文档正文
————————
PyTorch搭建神经网络进行气温预测


简化的网络模型

###########————————————————————导包————————————————————————————————##############
import numpy as np
import pandas as pd 
import matplotlib.pyplot as plt
import torch
import torch.optim as optim
import warnings
warnings.filterwarnings("ignore")  #  将python中产生的warning信息忽略
%matplotlib inline
##---------------传数据------------------
features = pd.read_csv('temps.csv')
# 处理时间数据
import datetime

# 分别得到年,月,日
years = features['year']
months = features['month']
days = features['day']

# datetime格式
dates = [str(int(year)) + '-' + str(int(month)) + '-' + str(int(day)) for year, month, day in zip(years, months, days)]
dates = [datetime.datetime.strptime(date, '%Y-%m-%d') for date in dates]

#----------------------- 准备画图------------------------
# 指定默认风格
plt.style.use('fivethirtyeight')

# 设置布局
fig, ((ax1, ax2), (ax3, ax4)) = plt.subplots(nrows=2, ncols=2, figsize = (10,10))
fig.autofmt_xdate(rotation = 45)

# 标签值
ax1.plot(dates, features['actual'])
ax1.set_xlabel(''); ax1.set_ylabel('Temperature'); ax1.set_title('Max Temp')

# 昨天
ax2.plot(dates, features['temp_1'])
ax2.set_xlabel(''); ax2.set_ylabel('Temperature'); ax2.set_title('Previous Max Temp')

# 前天
ax3.plot(dates, features['temp_2'])
ax3.set_xlabel('Date'); ax3.set_ylabel('Temperature'); ax3.set_title('Two Days Prior Max Temp')

# 我的逗逼朋友
ax4.plot(dates, features['friend'])
ax4.set_xlabel('Date'); ax4.set_ylabel('Temperature'); ax4.set_title('Friend Estimate')

plt.tight_layout(pad=2)


#数据格式化  独热编码
features = pd.get_dummies(features)
features.head(5)

# 标签
labels = np.array(features['actual'])

# 在特征中去掉标签
features= features.drop('actual', axis = 1)

# 名字单独保存一下,以备后患
feature_list = list(features.columns)
————————
利用资料
1. 上面的气温预测代码用pd.read_csv读取的是哪个文件?
2. 请从上面气温预测代码的最后一行之后开始,续写这段气温预测代码。

可用数据
————————
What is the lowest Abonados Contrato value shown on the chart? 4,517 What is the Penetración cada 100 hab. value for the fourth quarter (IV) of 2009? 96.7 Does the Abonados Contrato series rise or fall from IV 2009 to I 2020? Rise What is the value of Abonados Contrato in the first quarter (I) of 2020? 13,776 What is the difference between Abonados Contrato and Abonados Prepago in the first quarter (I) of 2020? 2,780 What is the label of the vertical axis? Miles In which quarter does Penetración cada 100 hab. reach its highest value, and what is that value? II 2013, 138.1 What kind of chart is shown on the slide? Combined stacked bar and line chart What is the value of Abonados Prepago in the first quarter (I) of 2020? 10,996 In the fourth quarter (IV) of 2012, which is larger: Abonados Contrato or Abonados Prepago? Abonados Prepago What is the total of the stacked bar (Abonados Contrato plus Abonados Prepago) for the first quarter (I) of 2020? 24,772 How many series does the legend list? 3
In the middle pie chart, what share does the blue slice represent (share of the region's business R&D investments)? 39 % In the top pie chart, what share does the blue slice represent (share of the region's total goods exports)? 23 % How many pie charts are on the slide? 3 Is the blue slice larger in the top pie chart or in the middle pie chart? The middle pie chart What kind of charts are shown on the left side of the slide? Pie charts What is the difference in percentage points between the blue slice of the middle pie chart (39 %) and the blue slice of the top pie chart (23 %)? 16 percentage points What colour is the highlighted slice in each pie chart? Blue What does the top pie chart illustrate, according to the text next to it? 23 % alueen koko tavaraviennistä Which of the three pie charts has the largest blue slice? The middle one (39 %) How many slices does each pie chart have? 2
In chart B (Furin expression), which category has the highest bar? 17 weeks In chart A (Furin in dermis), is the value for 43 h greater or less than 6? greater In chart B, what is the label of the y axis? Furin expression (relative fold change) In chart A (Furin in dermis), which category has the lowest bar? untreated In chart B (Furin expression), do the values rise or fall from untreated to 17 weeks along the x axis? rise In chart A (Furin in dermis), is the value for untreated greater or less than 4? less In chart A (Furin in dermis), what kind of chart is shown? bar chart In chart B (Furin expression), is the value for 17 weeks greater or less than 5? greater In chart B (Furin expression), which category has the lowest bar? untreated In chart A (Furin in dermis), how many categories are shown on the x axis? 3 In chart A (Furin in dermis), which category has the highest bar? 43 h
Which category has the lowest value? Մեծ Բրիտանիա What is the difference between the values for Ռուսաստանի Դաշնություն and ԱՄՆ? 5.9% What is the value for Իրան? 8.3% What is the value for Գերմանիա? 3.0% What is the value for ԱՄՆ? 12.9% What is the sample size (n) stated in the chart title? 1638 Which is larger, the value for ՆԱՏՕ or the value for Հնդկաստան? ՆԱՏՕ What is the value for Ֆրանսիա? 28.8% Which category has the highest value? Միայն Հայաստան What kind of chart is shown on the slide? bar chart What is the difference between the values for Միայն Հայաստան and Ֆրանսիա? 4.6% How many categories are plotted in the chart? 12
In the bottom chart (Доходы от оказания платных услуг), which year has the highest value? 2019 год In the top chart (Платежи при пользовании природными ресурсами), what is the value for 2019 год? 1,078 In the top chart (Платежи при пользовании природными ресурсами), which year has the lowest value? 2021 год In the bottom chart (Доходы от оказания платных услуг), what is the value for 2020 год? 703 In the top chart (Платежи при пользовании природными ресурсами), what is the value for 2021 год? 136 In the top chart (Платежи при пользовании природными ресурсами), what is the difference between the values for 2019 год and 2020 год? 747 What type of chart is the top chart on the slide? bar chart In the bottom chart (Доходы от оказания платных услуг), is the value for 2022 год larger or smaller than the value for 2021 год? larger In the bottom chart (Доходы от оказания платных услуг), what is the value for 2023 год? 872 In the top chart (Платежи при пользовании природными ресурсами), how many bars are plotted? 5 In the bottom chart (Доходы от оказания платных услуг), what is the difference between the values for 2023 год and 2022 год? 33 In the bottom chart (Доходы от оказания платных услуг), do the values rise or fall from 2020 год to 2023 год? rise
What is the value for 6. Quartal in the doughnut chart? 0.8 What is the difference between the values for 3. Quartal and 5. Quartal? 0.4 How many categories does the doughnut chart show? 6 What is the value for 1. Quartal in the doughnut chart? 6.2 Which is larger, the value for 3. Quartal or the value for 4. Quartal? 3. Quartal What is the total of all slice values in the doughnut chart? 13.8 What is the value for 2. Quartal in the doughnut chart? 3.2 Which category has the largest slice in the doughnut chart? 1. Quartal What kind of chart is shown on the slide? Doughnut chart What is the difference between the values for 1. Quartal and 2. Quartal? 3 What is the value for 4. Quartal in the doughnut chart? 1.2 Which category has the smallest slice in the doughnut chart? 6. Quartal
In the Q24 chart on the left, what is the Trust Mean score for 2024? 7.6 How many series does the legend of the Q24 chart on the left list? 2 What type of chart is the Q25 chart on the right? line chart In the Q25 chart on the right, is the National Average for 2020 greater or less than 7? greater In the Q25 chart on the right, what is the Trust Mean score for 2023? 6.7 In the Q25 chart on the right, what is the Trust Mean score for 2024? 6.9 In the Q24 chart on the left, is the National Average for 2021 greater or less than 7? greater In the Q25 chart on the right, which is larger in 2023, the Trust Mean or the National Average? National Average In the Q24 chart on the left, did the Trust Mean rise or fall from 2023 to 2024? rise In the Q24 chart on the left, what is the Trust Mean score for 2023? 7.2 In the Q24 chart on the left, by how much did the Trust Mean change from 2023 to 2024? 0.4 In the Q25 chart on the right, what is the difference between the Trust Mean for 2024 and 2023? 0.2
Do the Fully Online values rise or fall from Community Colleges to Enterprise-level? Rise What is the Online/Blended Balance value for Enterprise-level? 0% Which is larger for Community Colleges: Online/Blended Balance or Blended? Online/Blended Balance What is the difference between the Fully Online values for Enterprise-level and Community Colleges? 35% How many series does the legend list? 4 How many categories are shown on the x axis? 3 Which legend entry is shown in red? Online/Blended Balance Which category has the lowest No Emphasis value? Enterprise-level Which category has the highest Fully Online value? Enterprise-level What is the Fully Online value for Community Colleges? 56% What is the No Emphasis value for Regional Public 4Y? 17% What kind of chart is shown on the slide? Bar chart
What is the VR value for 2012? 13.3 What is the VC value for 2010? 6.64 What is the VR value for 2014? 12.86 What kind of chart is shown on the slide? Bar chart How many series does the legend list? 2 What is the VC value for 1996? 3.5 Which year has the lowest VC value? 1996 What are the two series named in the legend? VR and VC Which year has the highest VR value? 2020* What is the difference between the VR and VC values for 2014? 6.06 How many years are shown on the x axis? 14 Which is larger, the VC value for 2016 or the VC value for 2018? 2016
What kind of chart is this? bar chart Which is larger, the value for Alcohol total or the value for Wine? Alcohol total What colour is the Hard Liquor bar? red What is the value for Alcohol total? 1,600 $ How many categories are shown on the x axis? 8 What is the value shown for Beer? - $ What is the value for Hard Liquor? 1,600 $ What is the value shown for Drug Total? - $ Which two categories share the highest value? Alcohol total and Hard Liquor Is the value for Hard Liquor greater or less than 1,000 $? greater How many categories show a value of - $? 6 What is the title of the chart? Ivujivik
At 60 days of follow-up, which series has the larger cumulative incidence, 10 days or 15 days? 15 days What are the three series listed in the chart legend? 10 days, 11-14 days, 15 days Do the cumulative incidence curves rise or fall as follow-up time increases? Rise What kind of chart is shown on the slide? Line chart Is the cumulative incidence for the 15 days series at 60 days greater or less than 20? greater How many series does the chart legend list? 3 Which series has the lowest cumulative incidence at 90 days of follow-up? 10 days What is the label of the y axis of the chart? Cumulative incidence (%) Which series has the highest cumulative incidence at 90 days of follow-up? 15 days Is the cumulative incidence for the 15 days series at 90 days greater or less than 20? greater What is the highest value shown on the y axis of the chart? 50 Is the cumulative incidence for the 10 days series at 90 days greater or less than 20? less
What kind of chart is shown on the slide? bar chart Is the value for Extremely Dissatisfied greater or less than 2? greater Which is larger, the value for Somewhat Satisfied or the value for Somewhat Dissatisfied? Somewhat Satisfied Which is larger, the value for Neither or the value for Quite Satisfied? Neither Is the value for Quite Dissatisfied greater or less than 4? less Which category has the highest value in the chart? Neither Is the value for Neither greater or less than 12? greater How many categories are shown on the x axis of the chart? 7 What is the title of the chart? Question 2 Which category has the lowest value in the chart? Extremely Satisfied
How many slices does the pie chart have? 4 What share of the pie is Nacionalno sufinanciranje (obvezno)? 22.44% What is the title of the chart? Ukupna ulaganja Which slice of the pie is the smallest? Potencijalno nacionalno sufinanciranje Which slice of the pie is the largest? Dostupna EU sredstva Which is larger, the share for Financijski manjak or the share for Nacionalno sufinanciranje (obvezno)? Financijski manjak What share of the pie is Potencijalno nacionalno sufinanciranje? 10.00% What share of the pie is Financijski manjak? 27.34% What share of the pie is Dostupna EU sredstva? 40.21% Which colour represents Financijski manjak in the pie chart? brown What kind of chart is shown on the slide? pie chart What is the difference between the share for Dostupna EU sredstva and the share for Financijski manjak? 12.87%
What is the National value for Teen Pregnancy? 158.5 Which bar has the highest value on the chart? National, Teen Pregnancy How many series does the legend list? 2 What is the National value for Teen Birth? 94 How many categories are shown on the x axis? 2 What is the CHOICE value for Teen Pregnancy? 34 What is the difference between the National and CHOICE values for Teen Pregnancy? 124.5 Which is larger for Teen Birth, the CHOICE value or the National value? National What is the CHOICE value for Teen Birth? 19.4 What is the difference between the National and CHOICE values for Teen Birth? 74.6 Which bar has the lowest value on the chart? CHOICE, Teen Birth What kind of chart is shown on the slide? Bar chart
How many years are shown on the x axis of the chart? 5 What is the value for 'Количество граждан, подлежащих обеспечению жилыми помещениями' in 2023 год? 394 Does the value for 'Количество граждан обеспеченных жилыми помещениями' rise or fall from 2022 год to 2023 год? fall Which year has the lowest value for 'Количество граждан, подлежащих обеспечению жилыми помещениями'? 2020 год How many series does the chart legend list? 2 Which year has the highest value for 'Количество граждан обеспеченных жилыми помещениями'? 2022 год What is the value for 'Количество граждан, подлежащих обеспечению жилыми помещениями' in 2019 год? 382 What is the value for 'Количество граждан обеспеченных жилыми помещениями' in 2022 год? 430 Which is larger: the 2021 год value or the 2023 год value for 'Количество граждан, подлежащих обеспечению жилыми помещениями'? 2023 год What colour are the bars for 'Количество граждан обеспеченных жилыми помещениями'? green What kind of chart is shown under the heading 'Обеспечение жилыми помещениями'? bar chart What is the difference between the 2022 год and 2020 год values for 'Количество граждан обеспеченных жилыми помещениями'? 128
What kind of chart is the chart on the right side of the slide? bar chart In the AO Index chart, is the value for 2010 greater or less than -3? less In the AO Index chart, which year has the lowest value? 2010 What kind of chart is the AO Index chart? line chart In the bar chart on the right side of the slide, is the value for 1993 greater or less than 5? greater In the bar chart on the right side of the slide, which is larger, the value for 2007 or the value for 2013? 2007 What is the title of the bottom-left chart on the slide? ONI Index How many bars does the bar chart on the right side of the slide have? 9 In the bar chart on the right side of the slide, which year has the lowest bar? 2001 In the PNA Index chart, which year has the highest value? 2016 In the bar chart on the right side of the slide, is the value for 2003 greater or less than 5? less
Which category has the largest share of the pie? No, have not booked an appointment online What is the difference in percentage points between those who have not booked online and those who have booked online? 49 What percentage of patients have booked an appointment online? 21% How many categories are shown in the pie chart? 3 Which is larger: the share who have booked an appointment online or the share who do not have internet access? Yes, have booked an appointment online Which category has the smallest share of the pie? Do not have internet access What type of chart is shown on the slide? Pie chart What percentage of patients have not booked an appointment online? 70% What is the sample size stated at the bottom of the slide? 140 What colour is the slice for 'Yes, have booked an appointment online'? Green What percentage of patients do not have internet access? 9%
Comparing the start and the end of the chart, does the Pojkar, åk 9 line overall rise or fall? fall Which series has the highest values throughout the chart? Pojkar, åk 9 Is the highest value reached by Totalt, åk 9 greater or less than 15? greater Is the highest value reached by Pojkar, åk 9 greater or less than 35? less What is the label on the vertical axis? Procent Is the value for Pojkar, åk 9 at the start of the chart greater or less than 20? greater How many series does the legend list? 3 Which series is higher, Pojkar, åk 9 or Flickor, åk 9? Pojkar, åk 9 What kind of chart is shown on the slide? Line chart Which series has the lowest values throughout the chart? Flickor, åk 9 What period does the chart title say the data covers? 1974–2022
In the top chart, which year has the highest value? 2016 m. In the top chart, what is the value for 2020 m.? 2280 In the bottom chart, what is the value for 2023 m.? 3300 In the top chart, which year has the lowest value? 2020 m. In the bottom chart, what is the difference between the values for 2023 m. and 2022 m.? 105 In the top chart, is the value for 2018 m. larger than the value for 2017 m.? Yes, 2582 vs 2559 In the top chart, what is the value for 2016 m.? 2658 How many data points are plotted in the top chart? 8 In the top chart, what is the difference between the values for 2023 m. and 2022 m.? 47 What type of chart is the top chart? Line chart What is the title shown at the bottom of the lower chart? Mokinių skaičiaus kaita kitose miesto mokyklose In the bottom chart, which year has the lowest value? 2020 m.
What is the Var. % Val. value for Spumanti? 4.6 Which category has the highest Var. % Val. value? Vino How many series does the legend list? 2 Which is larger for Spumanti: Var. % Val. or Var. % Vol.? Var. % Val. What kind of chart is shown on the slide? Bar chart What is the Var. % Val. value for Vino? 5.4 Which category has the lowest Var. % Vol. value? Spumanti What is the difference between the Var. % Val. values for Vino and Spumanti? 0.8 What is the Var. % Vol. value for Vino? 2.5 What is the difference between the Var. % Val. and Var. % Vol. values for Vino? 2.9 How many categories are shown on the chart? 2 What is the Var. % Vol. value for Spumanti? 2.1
————————
参考答案
1. temps.csv

2.
# 转换成合适的格式
features = np.array(features)

#数据预处理
from sklearn import preprocessing
input_features = preprocessing.StandardScaler().fit_transform(features)

##############——————————————————————————————搭建pytorch————————————————————##########
input_size = input_features.shape[1]
hidden_size = 128
output_size = 1
batch_size = 16
my_nn = torch.nn.Sequential(    # 类似keras
    torch.nn.Linear(input_size, hidden_size),
    torch.nn.Sigmoid(),
    torch.nn.Linear(hidden_size, output_size),
)
cost = torch.nn.MSELoss(reduction='mean')
optimizer = torch.optim.Adam(my_nn.parameters(), lr = 0.001)


# 训练网络
losses = []
for i in range(1000):
    batch_loss = []
    # MINI-Batch方法来进行训练
    for start in range(0, len(input_features), batch_size):
        end = start + batch_size if start + batch_size < len(input_features) else len(input_features)
        xx = torch.tensor(input_features[start:end], dtype = torch.float, requires_grad = True)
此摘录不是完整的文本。